Thought I'd add some pictures from the PIC16 architecture guide. It defines the two stage pipeline used within the processor with each instruction having 4 clock cyles they name Q1..Q4. You can see in the diagram that the fetched instruction after a branch/call has to be flushed since it is from the wrong pc.
Quote:
|
The clock input (from OSC1) is internally divided by four to generate four non-overlapping quadrature clocks, namely Q1, Q2, Q3, and Q4. Internally, the program counter (PC) is incremented every Q1, and the instruction is fetched from the program memory and latched into the instruction register in Q4. The instruction is decoded and executed during the following Q1 through Q4.
|
Quote:
An “Instruction Cycle” consists of four Q cycles (Q1, Q2, Q3, and Q4). Fetch takes one instruction cycle while decode and execute takes another instruction cycle. However, due to Pipelining, each instruction effectively executes in one cycle. If an instruction causes the program counter to change (e.g. GOTO ) then an extra cycle is required to complete the instruction.

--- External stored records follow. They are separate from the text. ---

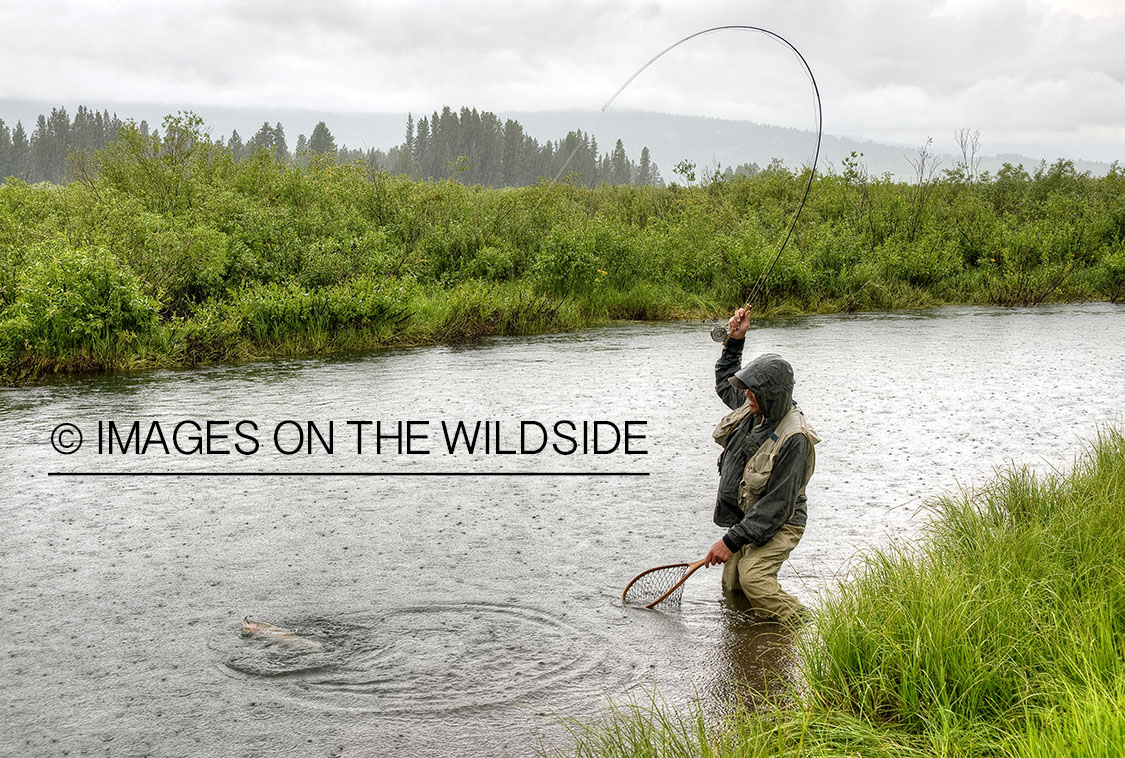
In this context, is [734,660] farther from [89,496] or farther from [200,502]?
[89,496]

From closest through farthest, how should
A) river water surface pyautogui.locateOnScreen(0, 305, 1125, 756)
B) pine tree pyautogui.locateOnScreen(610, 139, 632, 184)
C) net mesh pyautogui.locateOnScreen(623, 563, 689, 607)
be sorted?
river water surface pyautogui.locateOnScreen(0, 305, 1125, 756)
net mesh pyautogui.locateOnScreen(623, 563, 689, 607)
pine tree pyautogui.locateOnScreen(610, 139, 632, 184)

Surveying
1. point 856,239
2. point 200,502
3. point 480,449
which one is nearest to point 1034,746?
point 200,502

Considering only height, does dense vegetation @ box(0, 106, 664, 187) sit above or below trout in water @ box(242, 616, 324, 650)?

The instruction fetch begins with the program counter incrementing in Q1. In the execution cycle, the fetched instruction is latched into the “Instruction Register (IR)” in cycle Q1.
This instruction is then decoded and executed during the Q2, Q3, and Q4 cycles. Data memory is read during Q2 (operand read) and written during Q4 (destination write). The diagram shows the operation of the two stage pipeline for the instruction sequence shown.

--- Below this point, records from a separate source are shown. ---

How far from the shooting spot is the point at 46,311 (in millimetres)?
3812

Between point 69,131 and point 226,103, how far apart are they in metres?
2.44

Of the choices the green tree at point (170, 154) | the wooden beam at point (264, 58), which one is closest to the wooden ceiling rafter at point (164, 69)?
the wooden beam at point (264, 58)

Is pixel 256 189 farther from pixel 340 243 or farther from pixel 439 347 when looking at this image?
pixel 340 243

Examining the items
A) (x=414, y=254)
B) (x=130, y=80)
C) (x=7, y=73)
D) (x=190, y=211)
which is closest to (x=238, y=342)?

At time TCY0, the first instruction is fetched from program memory. During TCY1, the first instruction executes while the second instruction is fetched. During TCY2, the second instruction executes while the third instruction is fetched. During TCY3, the fourth instruction is fetched while the third instruction (CALL SUB_1) is executed. When the third instruction completes execution, the CPU forces the address of instruction four onto the Stack and then changes the Program Counter (PC) to the address of SUB_1. This means that the instruction that was fetched during TCY3 needs to be “flushed” from the pipeline. During TCY4, instruction four is flushed (executed as a NOP) and
the instruction at address SUB_1 is fetched. Finally during TCY5, instruction five is executed and the instruction at address SUB_1+1 is fetched.
|
So, PC is incremented and latched in Q1, the next instruction fetch is initiated during Q1. The returned instruction from program memory is then latched in Q4 for execution during the next instruction cycle. If the current instruction changes the PC by writing new data in Q3 as with a branch or call then that new PC won't show up to be used until the following instruction cycle's Q1 period but the next instruction fetch is already under way... so flush the next instruction by executing it as a no-operation.